Oops! I know from raising Boer and Boer X goats years ago that this is called "Fish Teats". This is a serious fault in the Boer industry. I suspect that if your Alp doeling is not 100% (experimental somewhere in its pedigree), this common trait in Boers has popped up. As far as functionality is concerned, it is a gamble. I have seen fish teats that are functional and I have seen nonfunctional. I definitely wouldn't register her and probably not breed her. I would try my hardest to sell or keep her as a pet or sell her as a packing goat. Alpines make excellent hiking partners and have seen some carry 30-40% of their weight on a hike. As a breeder you always want to strive to produce offspring that exceeds their parents and mirrors the breed standard as close as possible. I hate this for you. She looks like a good little doeling though. I have 1 Alpine doe and 2 of her daughters and 3 of her grandkids. They are such a good natured breed.


----------



## OneFineAcre (Jun 14, 2014)

This is a major fault in a dairy goat.  Nothing says you can't breed, but would be best if you don't pass the trait.  Definitely don't register.
Even if her offspring did not have the trait, it could pop up further down.
If you do breed, absolutely positively wether all buckling offspring, they could spread the trait even further.
We had a doe who did not have the trait herself, but it showed up in a buck kid on her 3rd freshening.  At the same time, her daughter from her first freshening threw a kid with it.  We gave her away without registration papers and disclosed the problem to the new owner.  The people who had bought the daughter who threw the kid with the extra teat loved the goat, but we felt bad about it.  So, we gave them another doe kid later.


----------



## goatboy1973 (Jun 14, 2014)

OneFineAcre said:


> This is a major fault in a dairy goat.  Nothing says you can't breed, but would be best if you don't pass the trait.  Definitely don't register.
> Even if her offspring did not have the trait, it could pop up further down.
> If you do breed, absolutely positively wether all buckling offspring, they could spread the trait even further.
> We had a doe who did not have the trait herself, but it showed up in a buck kid on her 3rd freshening.  At the same time, her daughter from her first freshening threw a kid with it.  We gave her away without registration papers and disclosed the problem to the new owner.  The people who had bought the daughter who threw the kid with the extra teat loved the goat, but we felt bad about it.  So, we gave them another doe kid later.

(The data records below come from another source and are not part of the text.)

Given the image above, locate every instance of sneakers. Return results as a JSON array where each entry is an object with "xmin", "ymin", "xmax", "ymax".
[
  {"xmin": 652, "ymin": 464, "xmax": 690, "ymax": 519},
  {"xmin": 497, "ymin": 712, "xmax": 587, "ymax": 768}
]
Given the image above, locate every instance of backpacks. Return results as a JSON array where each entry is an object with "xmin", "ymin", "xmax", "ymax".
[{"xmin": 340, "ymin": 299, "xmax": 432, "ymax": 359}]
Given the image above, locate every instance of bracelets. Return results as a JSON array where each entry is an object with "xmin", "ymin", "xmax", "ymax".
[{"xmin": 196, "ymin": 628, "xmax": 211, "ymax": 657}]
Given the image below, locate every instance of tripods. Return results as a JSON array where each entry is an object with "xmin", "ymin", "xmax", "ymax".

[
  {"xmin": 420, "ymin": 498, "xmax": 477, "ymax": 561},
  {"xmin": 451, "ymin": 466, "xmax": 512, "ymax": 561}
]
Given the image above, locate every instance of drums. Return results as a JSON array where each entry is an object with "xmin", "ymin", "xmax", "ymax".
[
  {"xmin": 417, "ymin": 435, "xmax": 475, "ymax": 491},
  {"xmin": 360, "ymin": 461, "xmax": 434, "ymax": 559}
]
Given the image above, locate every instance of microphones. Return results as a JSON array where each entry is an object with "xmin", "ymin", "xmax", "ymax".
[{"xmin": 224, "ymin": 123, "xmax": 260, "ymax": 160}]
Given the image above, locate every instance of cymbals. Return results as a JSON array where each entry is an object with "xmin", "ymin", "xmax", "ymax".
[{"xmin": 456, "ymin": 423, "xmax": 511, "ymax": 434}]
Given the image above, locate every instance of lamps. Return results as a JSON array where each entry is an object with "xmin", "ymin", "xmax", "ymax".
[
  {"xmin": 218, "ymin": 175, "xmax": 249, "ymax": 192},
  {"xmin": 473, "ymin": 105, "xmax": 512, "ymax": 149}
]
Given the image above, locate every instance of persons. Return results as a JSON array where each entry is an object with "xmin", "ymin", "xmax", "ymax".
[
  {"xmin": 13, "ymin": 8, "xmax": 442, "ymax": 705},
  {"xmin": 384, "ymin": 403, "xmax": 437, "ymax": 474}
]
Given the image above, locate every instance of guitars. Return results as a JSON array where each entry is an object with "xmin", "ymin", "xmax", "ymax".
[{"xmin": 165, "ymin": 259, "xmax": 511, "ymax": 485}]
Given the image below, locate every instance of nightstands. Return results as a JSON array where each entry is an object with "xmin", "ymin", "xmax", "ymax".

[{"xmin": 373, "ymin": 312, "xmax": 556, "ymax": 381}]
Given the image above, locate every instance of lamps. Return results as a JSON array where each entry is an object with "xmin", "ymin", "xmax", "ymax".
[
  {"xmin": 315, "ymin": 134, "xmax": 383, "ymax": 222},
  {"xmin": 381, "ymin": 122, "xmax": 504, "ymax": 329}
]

The reason I said not to breed her was partially because of passing the gene on to another generation whether it be registered goat or not, you will be adding this horrible trait that directly affects the offspring she has in that if these teats are not functional, and if a producer does not bottle feed them, they will die of starvation. Why would a person pass on such a horrible trait? You must think of goats as a species. I personally think it would be irresponsible to breed her. Just my opinion.


----------



## OneFineAcre (Jun 15, 2014)

goatboy1973 said:


> The reason I said not to breed her was partially because of passing the gene on to another generation whether it be registered goat or not, you will be adding this horrible trait that directly affects the offspring she has in that if these teats are not functional, and if a producer does not bottle feed them, they will die of starvation. Why would a person pass on such a horrible trait? You must think of goats as a species. I personally think it would be irresponsible to breed her. Just my opinion.



I agree with you  That's why I said "it would be best if you don't pass the trait"

Not only should that animal not be bred, but the dam shouldn't be bred again unless all future kids are going to be used for meat.  I would also disclose to anyone who had purchased a previous kid in that they should not be used as breeding stock.

That's what I would do.


----------



## goatboy1973 (Jun 15, 2014)

OneFineAcre said:


> I agree with you  That's why I said "it would be best if you don't pass the trait"
> 
> Not only should that animal not be bred, but the dam shouldn't be bred again unless all future kids are going to be used for meat.  I would also disclose to anyone who had purchased a previous kid in that they should not be used as breeding stock.
> 
> That's what I would do.


Well said. I didn't read your post completely before replying. Plus, my ipad was acting up and wouldn't allow me to see all of your post. Sorry. I do wholeheartedly agree with you.


----------



## freechicken (Jun 15, 2014)

Oh goodness! I didn't realize that it meant I shouldn't breed the dam either! Is it not possible that the trait came from the sire?


----------



## OneFineAcre (Jun 16, 2014)

freechicken said:


> Oh goodness! I didn't realize that it meant I shouldn't breed the dam either! Is it not possible that the trait came from the sire?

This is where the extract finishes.